→ Problem description:
Return all of the listing word for word; the pictures stay out.

→ The data:
****************************************

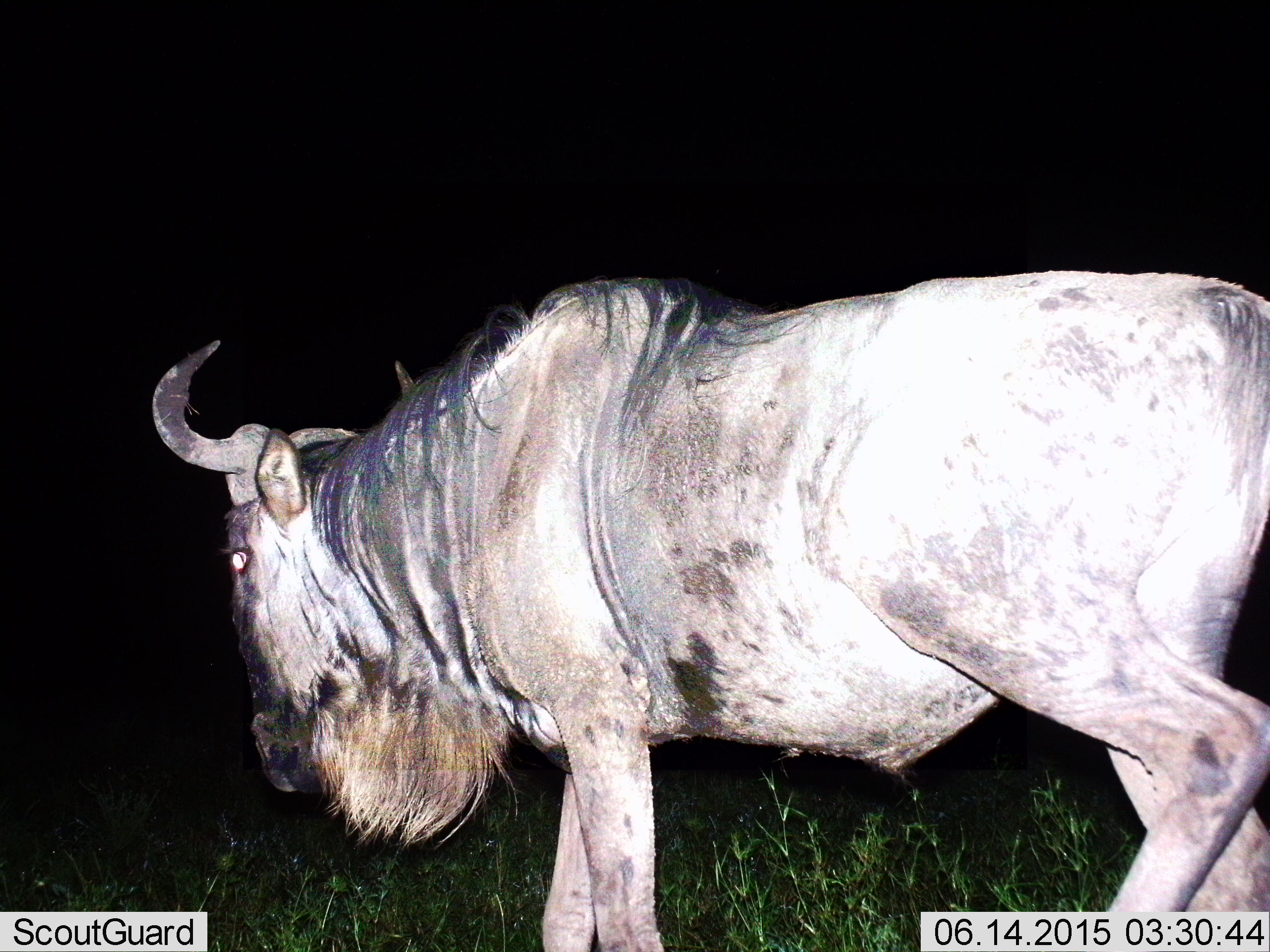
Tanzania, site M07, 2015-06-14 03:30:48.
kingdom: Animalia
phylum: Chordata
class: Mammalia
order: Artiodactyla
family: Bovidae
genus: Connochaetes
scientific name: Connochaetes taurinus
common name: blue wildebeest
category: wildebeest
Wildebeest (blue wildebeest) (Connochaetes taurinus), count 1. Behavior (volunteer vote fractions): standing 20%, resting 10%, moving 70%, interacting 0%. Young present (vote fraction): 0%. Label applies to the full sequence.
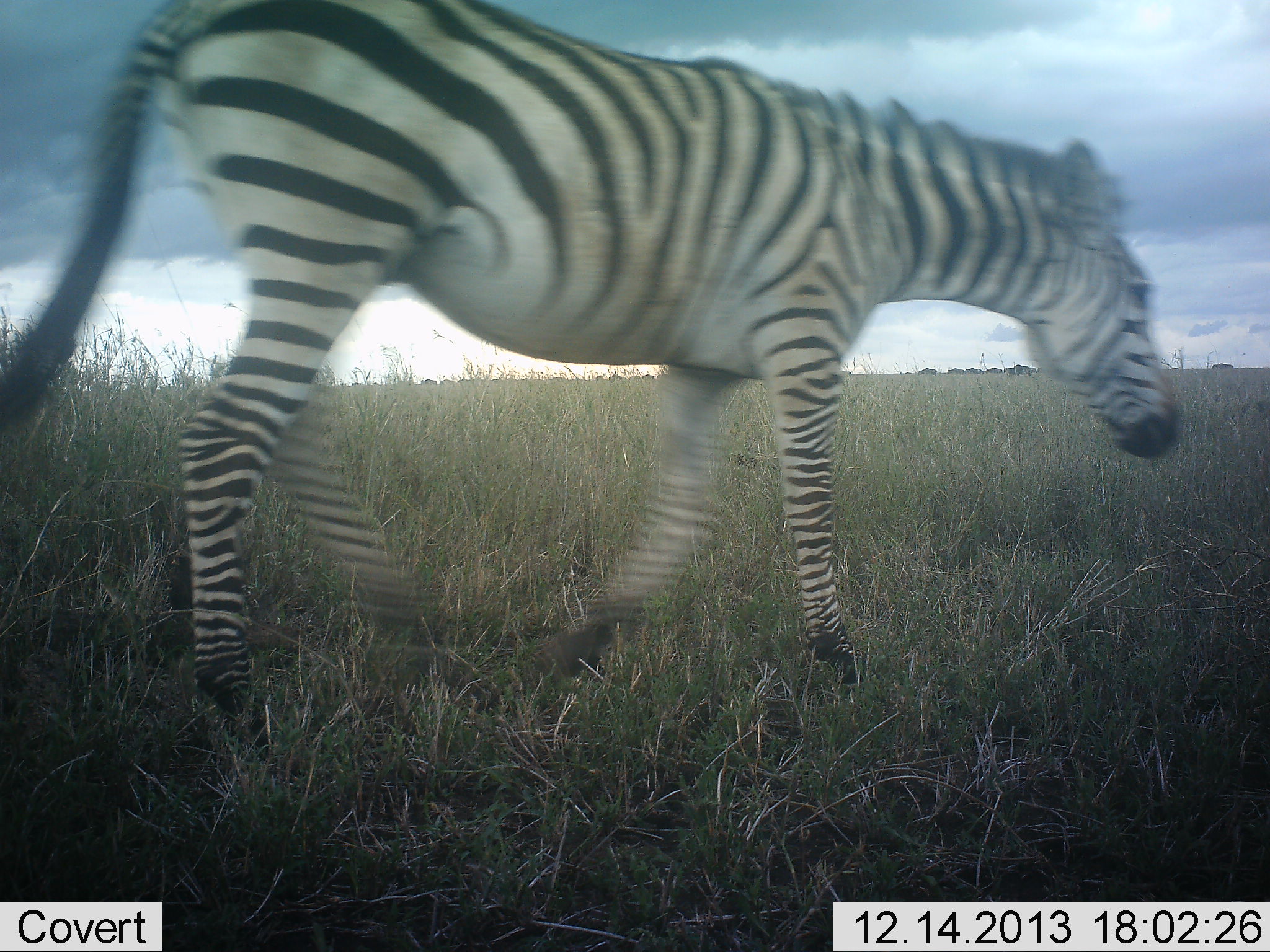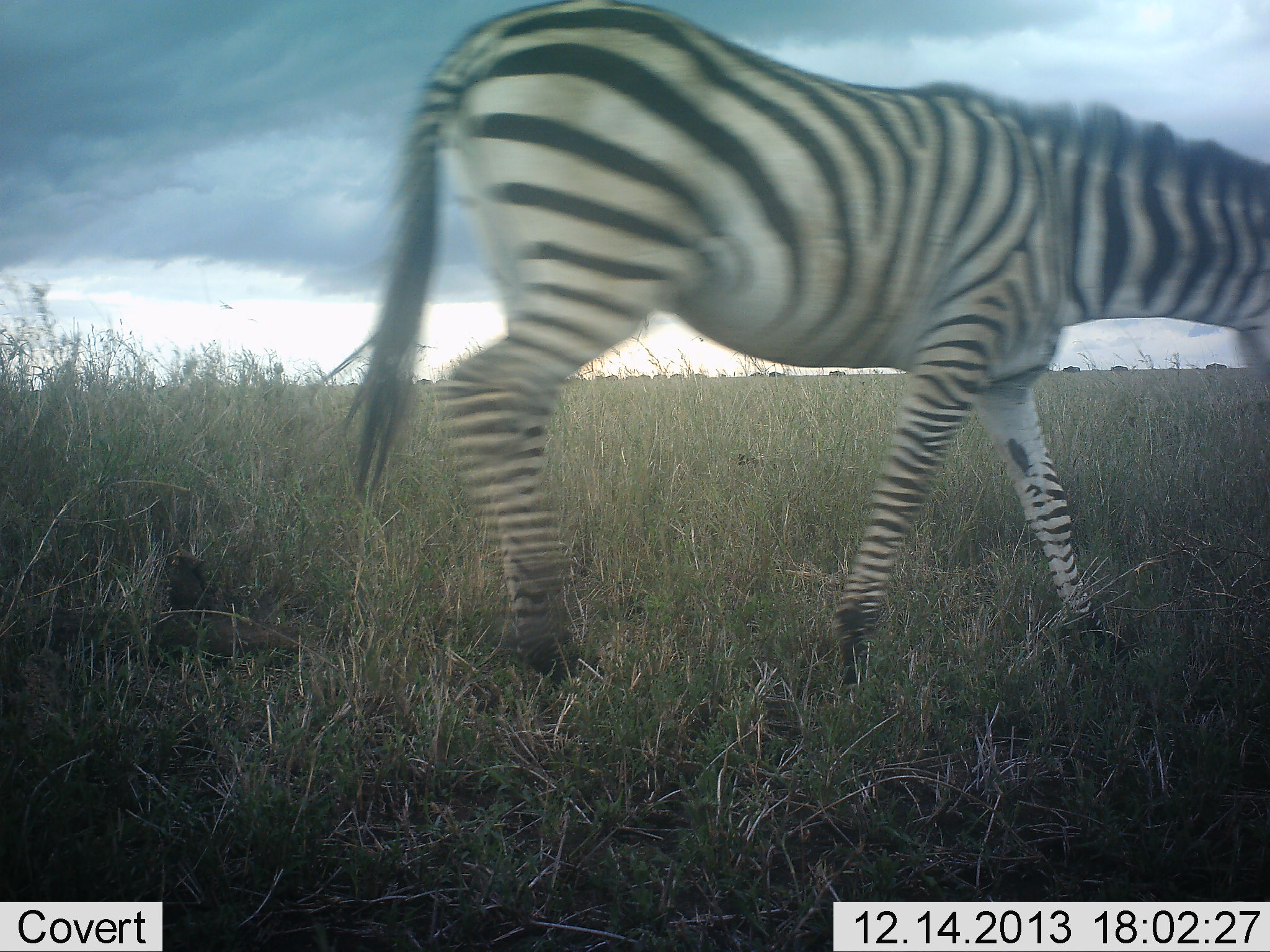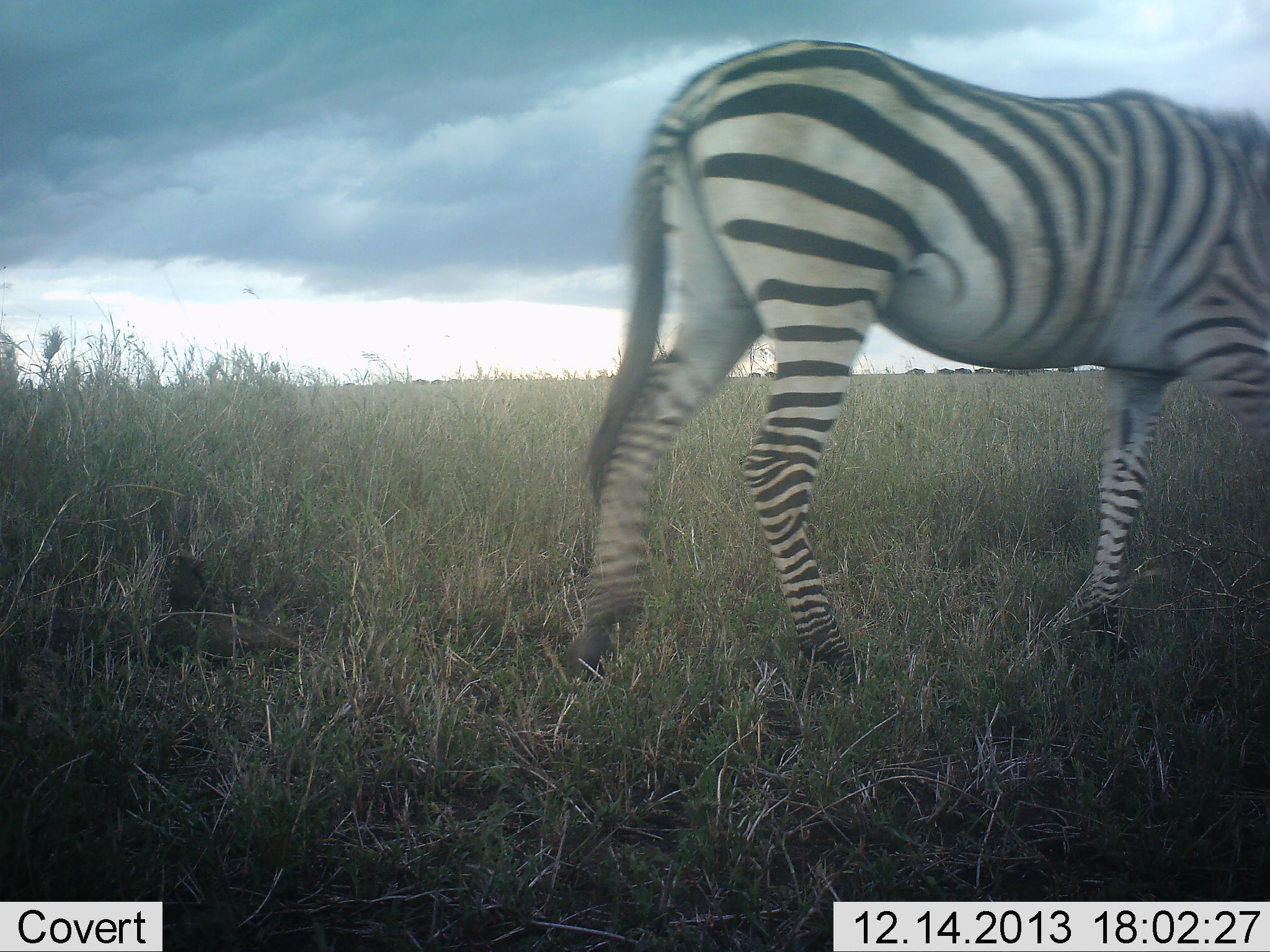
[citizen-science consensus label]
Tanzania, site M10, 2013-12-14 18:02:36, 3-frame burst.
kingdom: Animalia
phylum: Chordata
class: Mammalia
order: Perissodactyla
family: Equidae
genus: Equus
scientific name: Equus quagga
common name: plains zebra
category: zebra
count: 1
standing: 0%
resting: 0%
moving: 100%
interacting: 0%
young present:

****************************************

→ Reply:
Tanzania, site M07, 2015-06-14 03:30:48.
kingdom: Animalia
phylum: Chordata
class: Mammalia
order: Artiodactyla
family: Bovidae
genus: Connochaetes
scientific name: Connochaetes taurinus
common name: blue wildebeest
category: wildebeest
Wildebeest (blue wildebeest) (Connochaetes taurinus), count 1. Behavior (volunteer vote fractions): standing 20%, resting 10%, moving 70%, interacting 0%. Young present (vote fraction): 0%. Label applies to the full sequence.
[citizen-science consensus label]
Tanzania, site M10, 2013-12-14 18:02:36, 3-frame burst.
kingdom: Animalia
phylum: Chordata
class: Mammalia
order: Perissodactyla
family: Equidae
genus: Equus
scientific name: Equus quagga
common name: plains zebra
category: zebra
count: 1
standing: 0%
resting: 0%
moving: 100%
interacting: 0%
young present:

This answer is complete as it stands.